Ketua Bawaslu Kota Tangerang Selatan, Muhamad Acep merindi bahwa pelanggaran yang berasal dari laporan sebanyak 28 sementara dari hasil temuan sebanyak 11 kasus. “Yang 11 temuan itu, delapan dari temuan Bawaslu Kota Tangsel tiga di antaranya berasal dari tingkat kecamatan,” ujar Acep.

Dari 39 laporan itu juga, Acep menjelaskan bahwa sebagian pelanggaran sudah diputuskan. Sementara sampai saat ini ada beberapa kasus yang masih masuk ke dalam tahap klarifikasi. Yang jelas, bahwa dari 39 laporan 14 di antaranya tidak diregistrasi.

Advertisement

Ada beberapa penyebab yang membuat kasus tersebut harus dihentikan. Salah satunya adalah, pada saat proses klarifikasi, Bawaslu tidak menemukan bukti pendukung yang memeperkuat laporan atau temuan yang dikasuskan.

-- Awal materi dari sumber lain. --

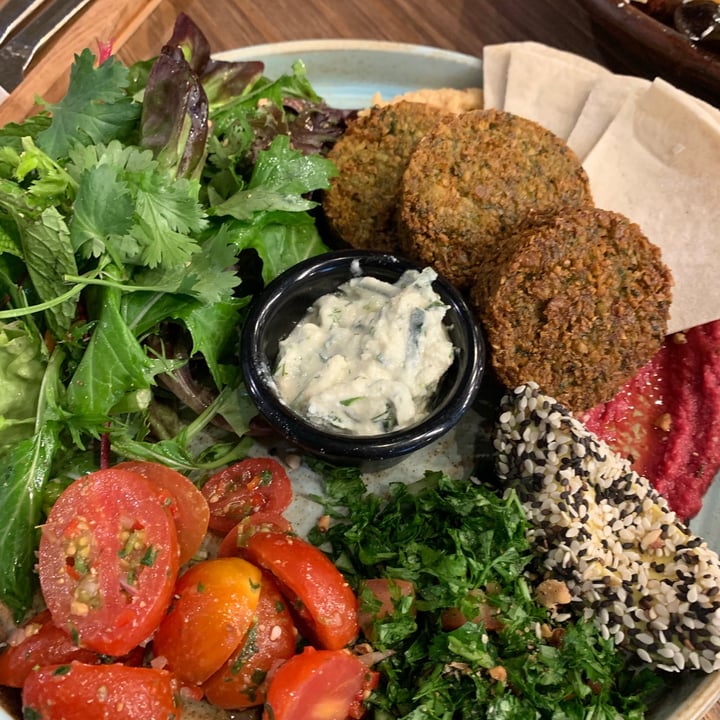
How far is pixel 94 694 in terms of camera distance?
6.37 ft

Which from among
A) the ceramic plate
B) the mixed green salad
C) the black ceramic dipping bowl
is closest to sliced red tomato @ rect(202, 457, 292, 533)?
the mixed green salad

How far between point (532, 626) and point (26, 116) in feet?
10.3

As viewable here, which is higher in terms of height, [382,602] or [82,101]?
[82,101]

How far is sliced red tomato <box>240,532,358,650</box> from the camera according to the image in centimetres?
215

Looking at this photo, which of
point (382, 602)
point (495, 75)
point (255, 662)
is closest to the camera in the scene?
point (255, 662)

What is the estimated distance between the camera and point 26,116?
3.26m

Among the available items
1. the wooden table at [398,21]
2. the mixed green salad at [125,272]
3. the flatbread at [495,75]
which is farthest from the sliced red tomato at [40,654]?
the wooden table at [398,21]

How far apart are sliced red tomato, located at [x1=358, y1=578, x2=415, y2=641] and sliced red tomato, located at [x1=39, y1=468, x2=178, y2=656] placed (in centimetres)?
62

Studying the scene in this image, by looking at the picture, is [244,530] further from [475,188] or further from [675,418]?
[675,418]

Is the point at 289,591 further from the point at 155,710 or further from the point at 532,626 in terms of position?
the point at 532,626

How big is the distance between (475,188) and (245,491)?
148 cm

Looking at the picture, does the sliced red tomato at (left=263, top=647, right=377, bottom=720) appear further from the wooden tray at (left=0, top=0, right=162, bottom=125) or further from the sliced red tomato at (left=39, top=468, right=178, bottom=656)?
the wooden tray at (left=0, top=0, right=162, bottom=125)

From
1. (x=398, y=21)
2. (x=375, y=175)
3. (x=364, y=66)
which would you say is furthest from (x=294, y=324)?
(x=398, y=21)

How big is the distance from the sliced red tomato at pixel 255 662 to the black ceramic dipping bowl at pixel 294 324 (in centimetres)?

Namun, ujar Acep, dari 39 kasus ini juga Bawaslu sudah beberapa kali menindak lanjuti beberapa kasus yang memang terbukti bersalah. “Kalau ada bukti, dan kuat. Maka akan kami teruskan. Bergantung pada terlapor. Kalau kasus ASN ya kita teruskan ke KASN,” ujar Acep.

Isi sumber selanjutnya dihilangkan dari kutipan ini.